The Breakfast Table

Destruction and Reconstruction

Dear August,

I agree with you. To mourn innocent victims and then in reprisal to make even more, would be a grave political error. True, it was “an act of war,” but I hope Bush’s use of the word–never very exact–is metaphorical and not actual. The new coalition to fight terrorism has attracted even neutral Sweden and Pakistan (!) (where nonetheless you can still buy video discs recruiting terrorists for Osama bin Laden). If America will collaborate and not dictate, there’s every hope this will work.

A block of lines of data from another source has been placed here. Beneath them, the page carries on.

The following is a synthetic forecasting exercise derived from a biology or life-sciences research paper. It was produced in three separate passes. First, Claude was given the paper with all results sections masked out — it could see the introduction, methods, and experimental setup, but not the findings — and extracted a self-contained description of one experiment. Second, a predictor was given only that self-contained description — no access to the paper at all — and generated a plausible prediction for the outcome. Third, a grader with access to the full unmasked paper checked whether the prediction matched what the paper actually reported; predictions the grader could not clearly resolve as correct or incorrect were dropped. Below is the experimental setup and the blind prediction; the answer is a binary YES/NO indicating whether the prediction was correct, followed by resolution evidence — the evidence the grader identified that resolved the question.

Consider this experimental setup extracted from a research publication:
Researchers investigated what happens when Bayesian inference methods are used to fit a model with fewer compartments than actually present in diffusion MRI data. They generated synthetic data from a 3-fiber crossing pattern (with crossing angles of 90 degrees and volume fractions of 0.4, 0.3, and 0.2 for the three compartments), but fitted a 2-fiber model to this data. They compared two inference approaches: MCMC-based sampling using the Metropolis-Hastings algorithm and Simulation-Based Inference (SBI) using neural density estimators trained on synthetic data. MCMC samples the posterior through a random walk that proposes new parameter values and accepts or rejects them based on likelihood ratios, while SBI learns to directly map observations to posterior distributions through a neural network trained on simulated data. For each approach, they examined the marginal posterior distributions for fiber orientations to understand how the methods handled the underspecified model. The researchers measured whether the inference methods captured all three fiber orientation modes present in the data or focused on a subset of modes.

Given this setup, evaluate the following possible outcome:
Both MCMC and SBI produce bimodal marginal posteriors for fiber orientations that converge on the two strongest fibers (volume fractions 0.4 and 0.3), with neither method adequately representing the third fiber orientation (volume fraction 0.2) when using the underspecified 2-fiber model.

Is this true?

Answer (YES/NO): NO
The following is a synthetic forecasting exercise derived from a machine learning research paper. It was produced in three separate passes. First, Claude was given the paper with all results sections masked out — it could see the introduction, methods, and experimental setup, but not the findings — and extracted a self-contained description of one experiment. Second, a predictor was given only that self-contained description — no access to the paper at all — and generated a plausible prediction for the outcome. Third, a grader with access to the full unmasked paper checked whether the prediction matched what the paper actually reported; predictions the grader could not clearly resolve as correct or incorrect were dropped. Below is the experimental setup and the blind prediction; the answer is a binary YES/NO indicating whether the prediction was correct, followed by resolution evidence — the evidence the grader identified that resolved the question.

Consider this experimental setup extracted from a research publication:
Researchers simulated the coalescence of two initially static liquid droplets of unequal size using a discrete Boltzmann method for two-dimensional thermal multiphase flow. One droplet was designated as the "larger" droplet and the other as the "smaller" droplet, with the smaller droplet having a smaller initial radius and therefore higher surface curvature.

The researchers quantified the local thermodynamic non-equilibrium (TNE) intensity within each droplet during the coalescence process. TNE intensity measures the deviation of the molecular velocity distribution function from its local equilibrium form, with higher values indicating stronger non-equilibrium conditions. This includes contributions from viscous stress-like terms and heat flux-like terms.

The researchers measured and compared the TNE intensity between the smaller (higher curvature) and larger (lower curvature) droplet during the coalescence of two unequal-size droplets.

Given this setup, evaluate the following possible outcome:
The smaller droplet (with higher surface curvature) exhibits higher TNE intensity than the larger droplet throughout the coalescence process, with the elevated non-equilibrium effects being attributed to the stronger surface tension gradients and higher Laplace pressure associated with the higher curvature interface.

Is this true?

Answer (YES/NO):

Sometime tomorrow morning, all of London and I presume all of England will come to a standstill and pause for three minutes of silence to honor those who died in this week’s carnage. The images are now an indelible part of our 21st century’s blues. In his song “20th Century Blues,” Noel Coward put the malaise down the speed of the new industrial age and a sense, after a world war, of calling it quits with meaning. “What is there to strive for/love or keep alive for.” I think the challenge for the new century is not indifference, but fervor; instead of refusing to suffer (like Coward–“Say Hey, Hey/Call it a day”) we have to embrace the suffering of others to reach some deeper understanding of them and us. It is not just the ground safety issues Americans should have seen coming. Like the Creole lady who raised me used to say: “The fattinin’ hog ain’t in luck.”

War, of course, is about destruction; art–or any creative solution to any problem–is about reconstruction. We will grieve. We will bury the dead. We will fight. We will–though it won’t be as easy as we fondly think–win. I pray, like you, that our victory will be something more than a vindictive triumph. Even now, after today’s minutes of silence, we must join the soiled world and begin to remake it with our new, grim knowledge. Colin Powell has urged Americans to “get back to work.” He’s right. Confidence, like faith, is an ember that goes out in isolation and grows in connection with others. Hope is a defining American property; even in terrible times, it must never be seen to dim. There’s a quote I love, a kind of mantra I repeat to myself in the face of great loss, that I’ll leave with you as an envoi to this exchange. It’s from a writer called Andre Dubus, who lost both his legs in a freak car accident; it goes something like this: “We receive and we lose, and in the time that is left to us, we must try with whole hearts to achieve gratitude.” If this horror builds a world coalition against terror, if it takes us out of our habitual isolationism, if it makes us more sensitive to the cultures beyond our boundaries, and if it deepens our own understanding of ourselves and our relationship to the world, then, in time, even this cataclysm will be turned into a force for good.

Power to your pen, August. Keep in touch, and be well.